• [Tasks for this exercise]:
1. According to the passage on osteoporosis, what is the name of the principle stating that bone remodels itself in response to the stresses it endures?
2. Revise the passage on osteoporosis: reproduce the part that opens with the words containing "The decline in" and closes with "condition is reversible.", changing "astronauts" to "space travelers".

• [Document extract]:

****************

Many of us considering people in their 70's, 80's, and 90's picture frail featherweights who might blow
away in a strong wind. While many seniors in these age groups lead quite active physical, intellectual, and social lives,
others weaken in some or all of these areas as they age. Very often older people experience such a significant loss of bone
density that they seem as if they have birds' bones. This dangerous condition of the skeletal system, known as osteoporosis,
contributes to broken bones in the hip, wrist, spine, and other places.
Both elderly men and women suffer from osteoporosis,
but women get it more frequently than men because women stop producing estrogen at menopause. Estrogen helps women absorb
calcium, which is the key ingredient of strong bones. Doctors often prescribe estrogen replacement therapy for their older
female patients at risk for the disease. Bone loss takes longer in men because of their generally larger frames, and because
they do not usually experience a rapid decline of their hormones like women do.
The decline in bone density corresponds
strongly with a decline in weight-bearing activity with aging. The old saying, "Use it or lose it" really holds true in this
respect. Scientists discovered something very interesting when both male and female astronauts began returning from extended
stays in the weightless environment of space: These young, healthy, very active people suffered from osteoporosis! Fortunately
for them, this condition is reversible.
According to a principle known as "Wolff's Law", bone remodels itself in response
to the stresses it endures. A decrease in demands placed on bone results in a like decrease in bone mass. Conversely, as our
bones experience greater loads, they increase in mass in order to meet the demands placed upon them. It is no accident that
athletes have big, strong bones to go with those big, strong muscles!
Two kinds of exercise aid in rebuilding bone
mass. Weight-bearing activities like walking, stair-climbing, dancing, and T'ai Chi use a person's own body weight fighting
gravity to increase the load on the bones. Many of these provide excellent cardiovascular benefits as well. Sitting on a bicycle
or floating on the water while swimming are not weight-bearing activities, but they do offer resistance to the limbs. The
second type of exercise that beneficially stresses bone includes these resistance exercises.
We more commonly associate
resistance exercises with weight-lifting, but any exercise that uses the force of muscle helps build and maintain strong bones.

****************

• [Data records]:

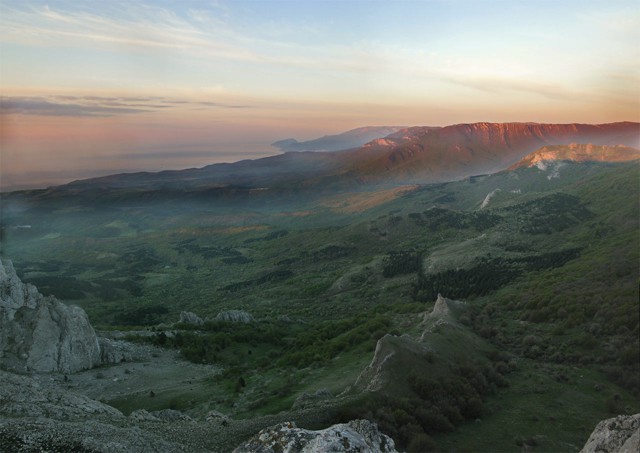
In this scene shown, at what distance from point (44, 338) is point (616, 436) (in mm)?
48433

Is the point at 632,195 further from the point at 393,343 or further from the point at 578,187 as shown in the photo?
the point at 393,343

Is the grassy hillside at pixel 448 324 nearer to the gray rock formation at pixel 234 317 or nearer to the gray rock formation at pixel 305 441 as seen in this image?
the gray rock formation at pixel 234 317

****************

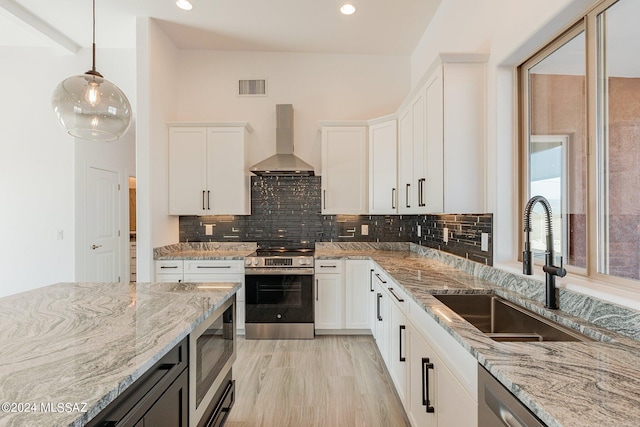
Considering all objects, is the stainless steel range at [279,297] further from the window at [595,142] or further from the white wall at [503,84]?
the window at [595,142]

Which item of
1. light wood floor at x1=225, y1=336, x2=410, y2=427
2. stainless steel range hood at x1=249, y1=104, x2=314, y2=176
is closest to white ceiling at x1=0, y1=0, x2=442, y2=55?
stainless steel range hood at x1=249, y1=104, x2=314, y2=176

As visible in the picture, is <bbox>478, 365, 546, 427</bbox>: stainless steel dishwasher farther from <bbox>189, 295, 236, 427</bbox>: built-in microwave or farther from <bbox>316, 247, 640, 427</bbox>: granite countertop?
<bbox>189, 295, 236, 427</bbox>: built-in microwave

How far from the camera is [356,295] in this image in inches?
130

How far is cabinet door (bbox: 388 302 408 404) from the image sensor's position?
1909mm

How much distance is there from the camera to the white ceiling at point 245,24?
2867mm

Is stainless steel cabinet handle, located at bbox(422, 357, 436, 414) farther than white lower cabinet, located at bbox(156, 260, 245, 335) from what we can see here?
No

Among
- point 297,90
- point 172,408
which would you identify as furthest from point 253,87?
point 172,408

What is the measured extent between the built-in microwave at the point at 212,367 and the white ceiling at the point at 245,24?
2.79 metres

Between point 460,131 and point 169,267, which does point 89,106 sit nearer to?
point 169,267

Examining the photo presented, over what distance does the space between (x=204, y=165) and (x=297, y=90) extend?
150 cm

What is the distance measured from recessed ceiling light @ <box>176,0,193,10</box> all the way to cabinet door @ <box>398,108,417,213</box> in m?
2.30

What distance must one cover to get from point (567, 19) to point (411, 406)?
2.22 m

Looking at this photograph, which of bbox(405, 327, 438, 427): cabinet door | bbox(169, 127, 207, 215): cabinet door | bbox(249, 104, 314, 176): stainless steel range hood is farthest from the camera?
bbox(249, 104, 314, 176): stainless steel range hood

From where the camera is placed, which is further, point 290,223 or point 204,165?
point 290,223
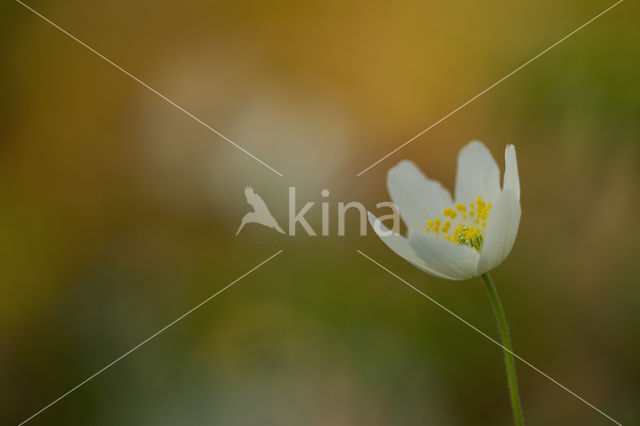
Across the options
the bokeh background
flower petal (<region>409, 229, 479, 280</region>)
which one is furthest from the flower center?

****************

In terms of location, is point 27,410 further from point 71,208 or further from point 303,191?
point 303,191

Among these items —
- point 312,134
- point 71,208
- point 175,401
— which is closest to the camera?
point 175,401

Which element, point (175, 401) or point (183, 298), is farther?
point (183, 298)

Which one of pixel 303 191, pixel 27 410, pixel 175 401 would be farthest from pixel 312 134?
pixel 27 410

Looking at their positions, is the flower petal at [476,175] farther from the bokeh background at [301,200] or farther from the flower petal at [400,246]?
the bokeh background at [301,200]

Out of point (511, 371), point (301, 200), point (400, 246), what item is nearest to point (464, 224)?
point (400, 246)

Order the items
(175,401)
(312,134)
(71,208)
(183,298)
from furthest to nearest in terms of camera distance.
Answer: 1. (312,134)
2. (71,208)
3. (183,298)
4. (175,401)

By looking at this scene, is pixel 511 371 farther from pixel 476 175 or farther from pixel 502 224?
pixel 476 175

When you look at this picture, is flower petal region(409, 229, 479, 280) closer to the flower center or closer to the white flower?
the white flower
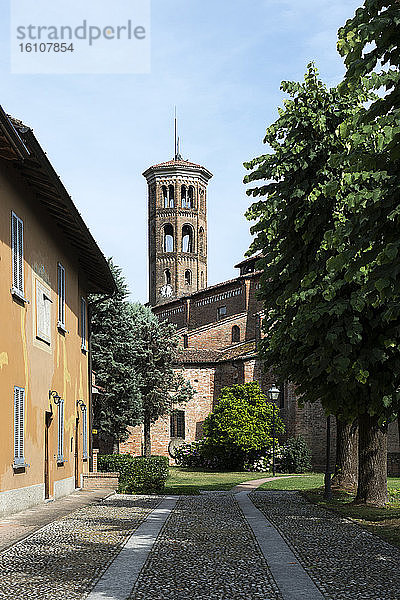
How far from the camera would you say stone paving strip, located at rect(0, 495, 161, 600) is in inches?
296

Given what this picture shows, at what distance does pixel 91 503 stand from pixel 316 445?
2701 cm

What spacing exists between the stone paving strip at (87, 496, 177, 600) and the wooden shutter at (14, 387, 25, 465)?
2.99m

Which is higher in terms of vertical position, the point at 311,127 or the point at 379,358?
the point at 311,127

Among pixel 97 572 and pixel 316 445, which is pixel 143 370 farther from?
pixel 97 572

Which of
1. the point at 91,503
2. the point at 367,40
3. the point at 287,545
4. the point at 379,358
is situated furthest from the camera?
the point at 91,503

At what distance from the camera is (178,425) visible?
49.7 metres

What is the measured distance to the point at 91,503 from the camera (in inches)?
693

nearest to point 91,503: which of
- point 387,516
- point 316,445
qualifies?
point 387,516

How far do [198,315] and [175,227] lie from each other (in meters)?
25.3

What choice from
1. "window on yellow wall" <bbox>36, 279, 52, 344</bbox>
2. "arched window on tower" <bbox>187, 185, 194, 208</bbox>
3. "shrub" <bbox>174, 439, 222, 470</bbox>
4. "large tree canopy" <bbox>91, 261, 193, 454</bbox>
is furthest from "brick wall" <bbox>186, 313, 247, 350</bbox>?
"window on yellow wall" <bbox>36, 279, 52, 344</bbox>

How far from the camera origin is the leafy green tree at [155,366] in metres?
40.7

****************

• [Answer list]:
1. Wolff's Law.

2.
The decline in bone density corresponds
strongly with a decline in weight-bearing activity with aging. The old saying, "Use it or lose it" really holds true in this
respect. Scientists discovered something very interesting when both male and female space travelers began returning from extended
stays in the weightless environment of space: These young, healthy, very active people suffered from osteoporosis! Fortunately
for them, this condition is reversible.